The nursing profession has a responsibility to provide quality cost-effective care. A priority nursing judgment is to recognize that financial reimbursement for care will be lost for certain hospital-acquired conditions if the?
- Client develops a pressure ulcer postoperatively.
- Client admitted with a urinary tract infection (UTI) has a positive urinary culture and sensitivity.
- Client’s peripheral I.V. infiltrates at the insertion site in the arm.
- Client feels faint while walking with the nurse and is assisted to the floor.
Explanation: Answer reason: Hospital-acquired conditions (HACs), such as pressure ulcers, are considered preventable events. When these occur during hospitalization, reimbursement may be reduced or denied because they reflect lapses in quality and safety care. Option B reflects a pre-existing condition present on admission. Option C is a common complication but not typically classified as a non-reimbursable HAC. Option D describes a safe assisted fall, which is not considered a preventable adverse event in the same category as HACs.
In reviewing an HCP’s orders for the client, the oncoming shift nurse finds that an antibiotic was prescribed but is not listed on the client’s MAR. Three doses were missed. Which action should minimize the nurse’s malpractice risk?
- Contact the previous nurse to discuss the omission
- Complete the agency’s incident or variance report
- Contact the HCP and request a new antibiotic order
- Document the reason for the error in the medical record
Explanation: Answer reason: Completing an incident/variance report ensures the error is formally documented, triggers system-level review, and supports patient safety and legal protection.
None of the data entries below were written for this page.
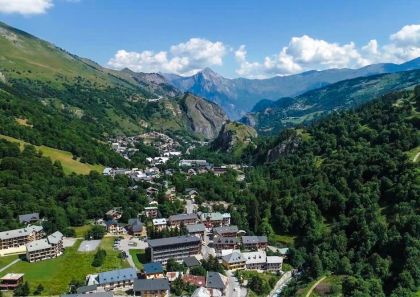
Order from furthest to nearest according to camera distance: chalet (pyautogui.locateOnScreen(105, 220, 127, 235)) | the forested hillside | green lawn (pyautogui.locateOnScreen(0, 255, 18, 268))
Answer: chalet (pyautogui.locateOnScreen(105, 220, 127, 235)), green lawn (pyautogui.locateOnScreen(0, 255, 18, 268)), the forested hillside

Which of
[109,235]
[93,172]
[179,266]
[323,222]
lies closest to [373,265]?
[323,222]

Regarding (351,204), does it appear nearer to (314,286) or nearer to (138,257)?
(314,286)

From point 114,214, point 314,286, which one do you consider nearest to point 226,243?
point 314,286

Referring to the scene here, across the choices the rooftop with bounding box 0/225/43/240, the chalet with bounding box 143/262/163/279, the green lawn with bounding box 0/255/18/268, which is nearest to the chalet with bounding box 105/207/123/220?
the rooftop with bounding box 0/225/43/240

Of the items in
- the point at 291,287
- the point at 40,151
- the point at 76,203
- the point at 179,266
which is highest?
the point at 40,151

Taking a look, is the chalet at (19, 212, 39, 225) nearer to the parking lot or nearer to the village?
the village

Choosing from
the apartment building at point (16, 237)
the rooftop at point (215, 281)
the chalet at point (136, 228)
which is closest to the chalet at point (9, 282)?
the apartment building at point (16, 237)

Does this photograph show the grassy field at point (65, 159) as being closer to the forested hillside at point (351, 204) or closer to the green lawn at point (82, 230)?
the forested hillside at point (351, 204)

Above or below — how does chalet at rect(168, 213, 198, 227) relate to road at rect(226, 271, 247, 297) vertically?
above

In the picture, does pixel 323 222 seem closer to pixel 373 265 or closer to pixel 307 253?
pixel 307 253
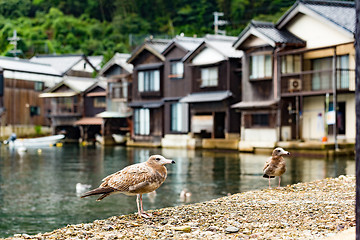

Proper reporting demonstrates adherence to institutional policy and reduces malpractice risk.
Should the investigation of the fall go further, which of the following is the best source of factual information?
- Incident report
- Nurse's notes in the chart
- Anecdotal record
- Process recording
Explanation: Answer reason: An incident report is specifically designed to document objective, detailed information about unexpected events such as falls. It includes factual data for internal investigation, quality improvement, and risk management. While nurse’s notes may describe the event, the incident report provides the most structured and comprehensive factual record for formal review.
A risk is any event that causes problems or benefits on the healthcare institution. The medical director knows that potential risks must be identified across the hospital in order to prevent the following EXCEPT ...?
- Financial loss
- Incident reports
- Accident
- Injuries
Explanation: Answer reason: Risk management aims to prevent negative outcomes such as financial loss, accidents, and injuries. Incident reports are not outcomes to be prevented; they are documentation tools used after events occur to analyze and improve safety systems. Therefore, incident reports do not represent a preventable risk outcome.